Voici la définition officielle de ces mauvais traitements par l’OMS : “La maltraitance des personnes âgées consiste en un acte unique ou répété, ou en l’absence d’intervention appropriée, dans le cadre d’une relation censée être une relation de confiance, qui entraîne des blessures ou une détresse morale pour la personne âgée qui en est victime.”

Qui en sont les victimes ?

Le phénomène est loin d’être marginal : l’Organisation Mondiale de la Santé considère qu’une personne âgée sur 10 est maltraitée chaque mois, et l’association ALMA (ALlo MAltraitance) évalue ce total à 600 000 personnes à partir de 65 ans et au-delà. Il s’agit principalement de femmes (à 75%) âgées de 79 ans en moyenne, souvent dépendantes et fragiles. Ces chiffres apparaissent d’autant plus inquiétants que le nombre de sexagénaires devrait doubler dans le monde à l’horizon 2025.

Qui sont les maltraitants ?

Il s’agit souvent de personnes appartenant à l’entourage familial, aux motivations financières majoritairement, ou issues de l’entourage non familial de proximité : auxiliaires de vie à domicile ou en institution, personnel soignant, démarcheurs divers, etc.

Les actes peuvent être directement malveillants comme les coups, blessures, humiliations, menaces, refus de soins, vols, la liste est longue, mais pas uniquement.

En effet, certains actes peuvent être posés sans intention réelle de nuire, et trouver leur origine dans le manque de moyens et les mauvaises conditions de travail de certains soignants (personnel insuffisant et/ou mal rémunéré), mais pas seulement. Il existe une vraie problématique induite par la tendance de la société actuelle au jeunisme : les individus dans la force de l’âge sont démunis face à des capacités physiques et mentales qui se détériorent, la communication se mue en incompréhension et les relations se détériorent.

Comment y remédier ?

La Fédération de lutte contre la maltraitance (organisme issu de la fusion entre l’ALMA avec l’association HABEO, ou Handicap Âge Bientraitance Écoute Orientation) met à la disposition de tous un numéro national unique, le 3977, joignable de 9h à 19h du lundi au vendredi, au prix d’un appel local depuis un téléphone fixe. L’écoute est assurée par des professionnels formés, qui guident les appelants vers les bons interlocuteurs en fonction du type de maltraitance rencontré.

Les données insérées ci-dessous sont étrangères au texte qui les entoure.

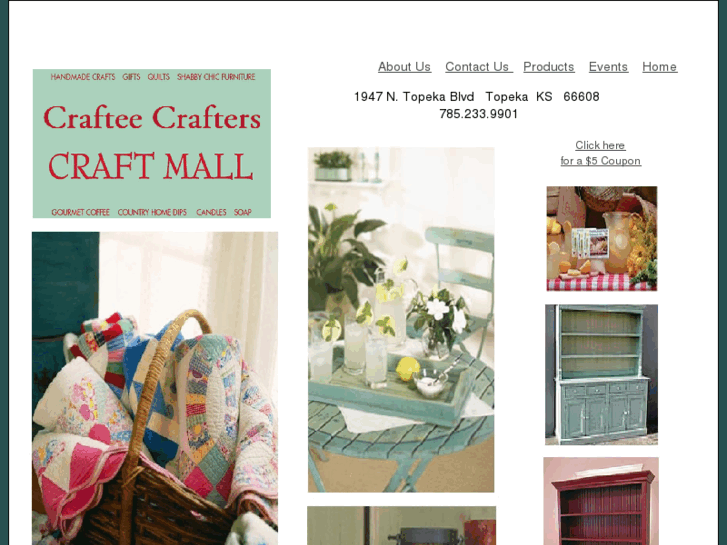 www.crafteecrafterscraftmall.com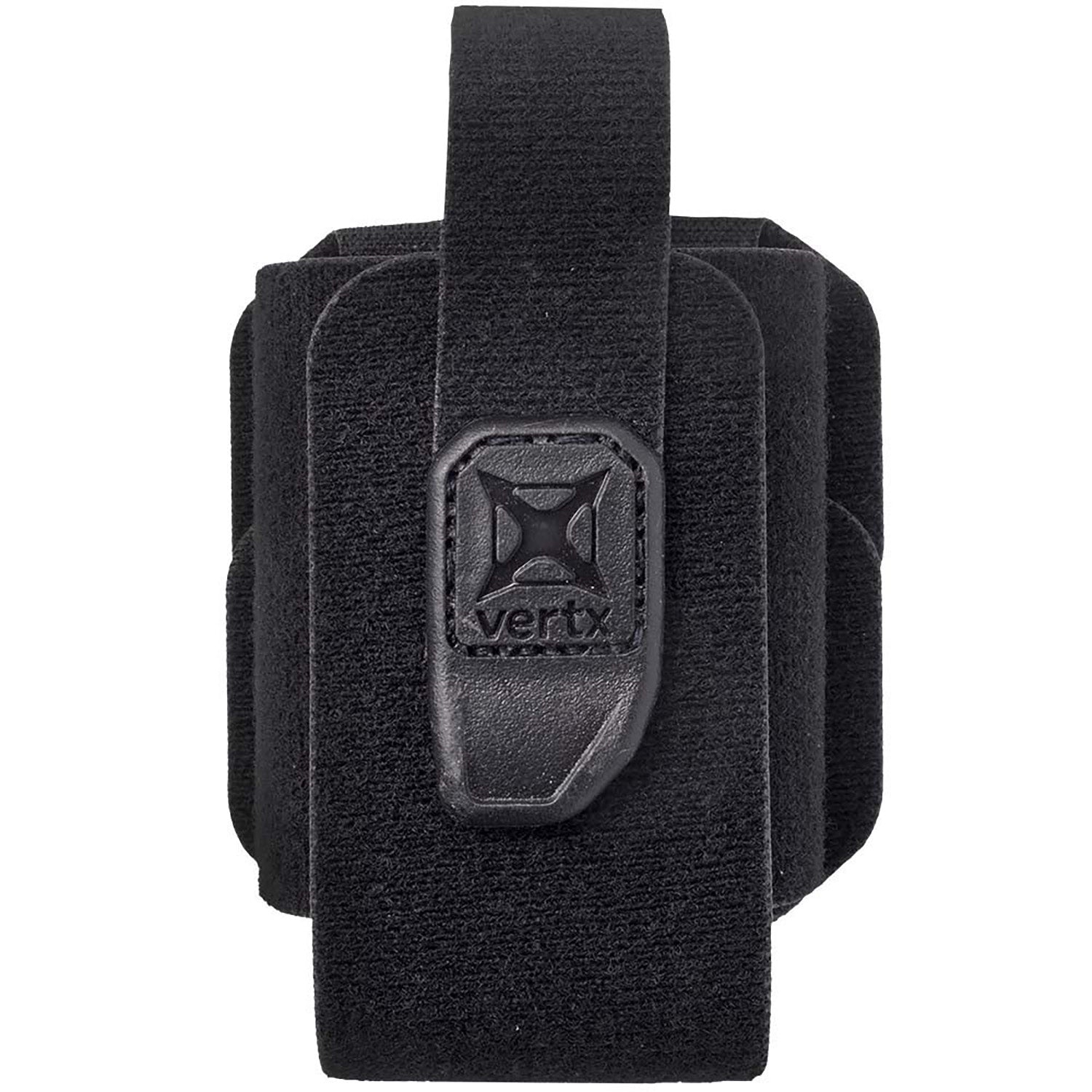 Vertx MAK LOK Accessory Pack Stretch Fit Velcro One-Wrap Black VTX5175BKNA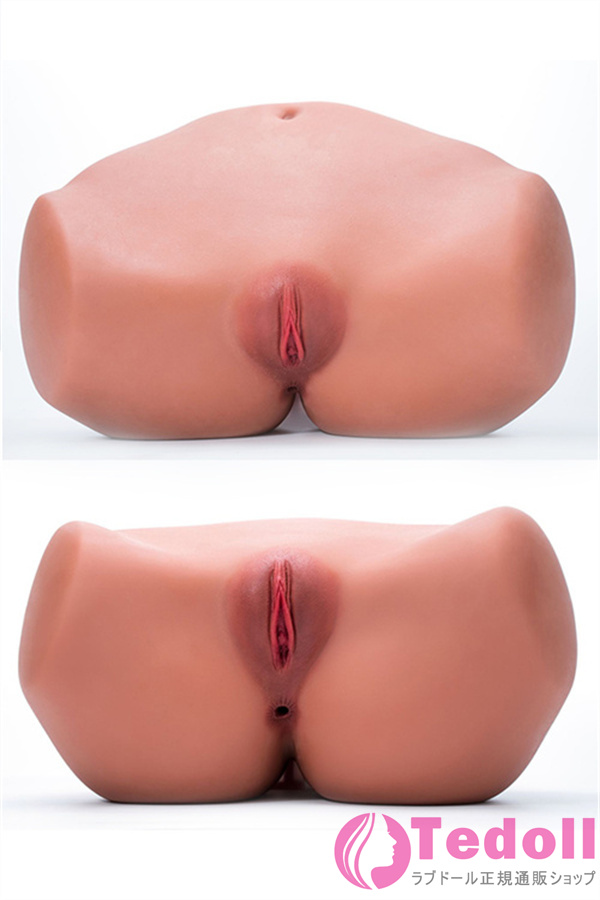 FIRE DOLL P1お尻 10kg オナホールリアル等身大ドール 大人のおもちゃ セックスドール TPE製 ブラウン肌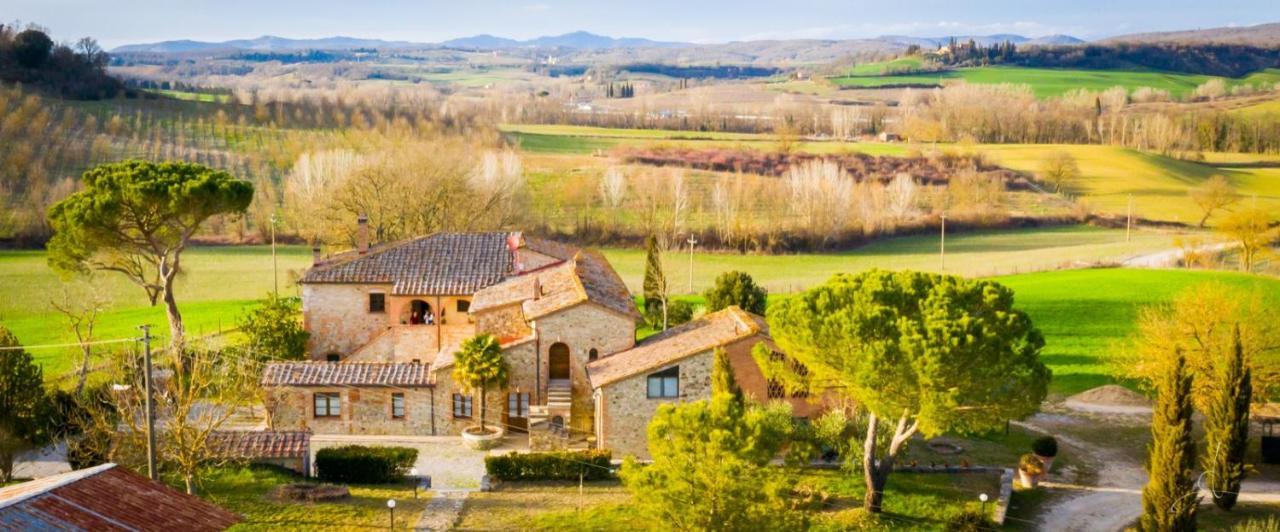 Апартаменты Ulivo-Chianti Charming Flat With Private Parking! Ашано Экстерьер фото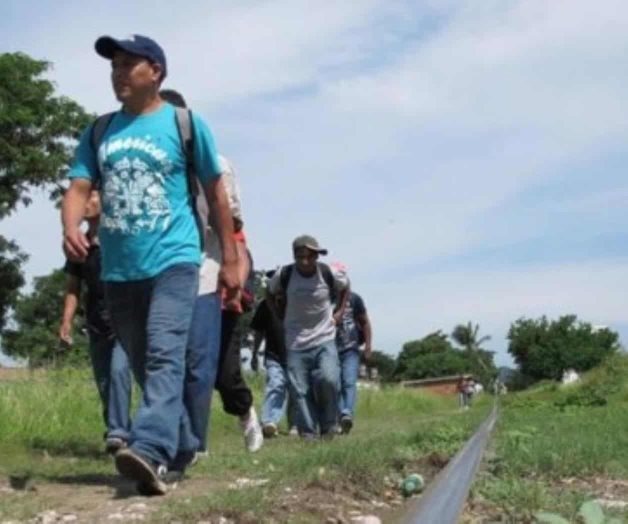 Secuestran a un grupo de migrantes en Chiapas Secuestran a un grupo de migrantes en Chiapas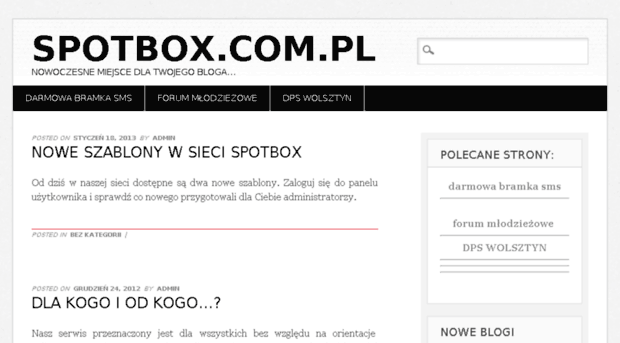 spotbox.com.pl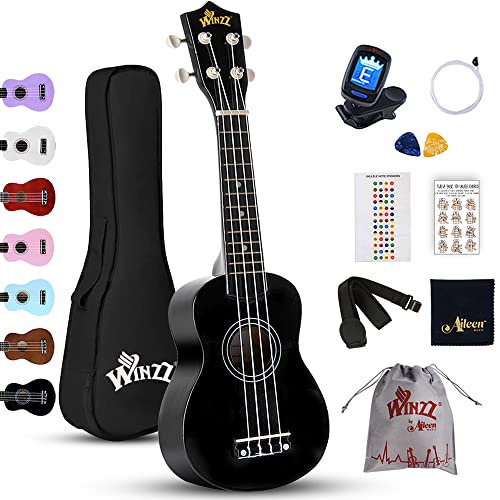 Melhor ukulele em 2023 [com base em 50 avaliações de especialistas]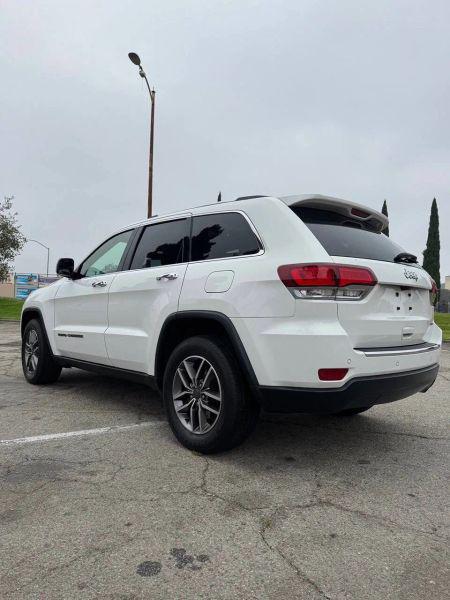 2020 Jeep Grand Cherokee Limited 4x2
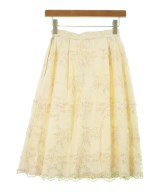 KIMIJIMA（キミジマ）ロング・マキシ丈スカート ベージュ サイズ:7(S位) レディース/2200621242072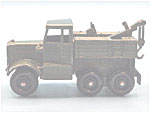 Scammell Breakdown Truck 1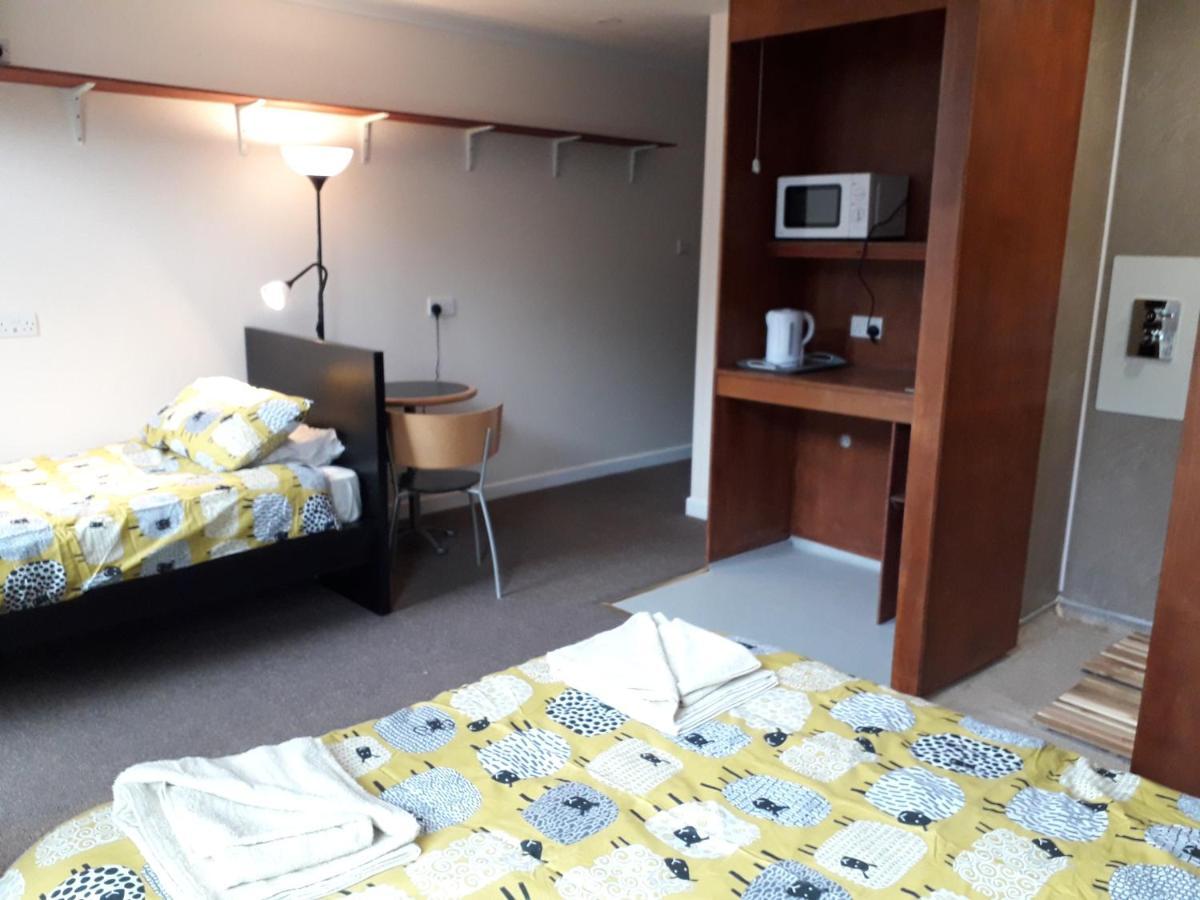 Ossians Hotell Fort William Eksteriør bilde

Ce numéro concerne les victimes mais également les témoins d’actes de maltraitance. Il s’agit même d’une obligation légale qui constitue une exception au principe de réserve du secret professionnel. À savoir, ne pas signaler une maltraitance est passible de 3 ans de prison assortis d’une amende pouvant aller jusqu’à 45000€.

Tout témoin ayant dénoncé ce type de situation bénéficiera d’une protection juridique.

Au-delà de ce type d’intervention, chacun peut, à son niveau, essayer, et pas seulement le 15 juin, de faire preuve de bienveillance à l’égard des seniors, souvent vulnérables.